_Exercise_:
From first line to last, retype the data exactly.

(Saved data entries)
-- Opening Marker --
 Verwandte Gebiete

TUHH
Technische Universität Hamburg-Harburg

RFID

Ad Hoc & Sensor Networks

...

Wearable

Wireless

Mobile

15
-- Closing Marker --
_Task result_:
 Verwandte Gebiete

TUHH
Technische Universität Hamburg-Harburg

RFID

Ad Hoc & Sensor Networks

...

Wearable

Wireless

Mobile

15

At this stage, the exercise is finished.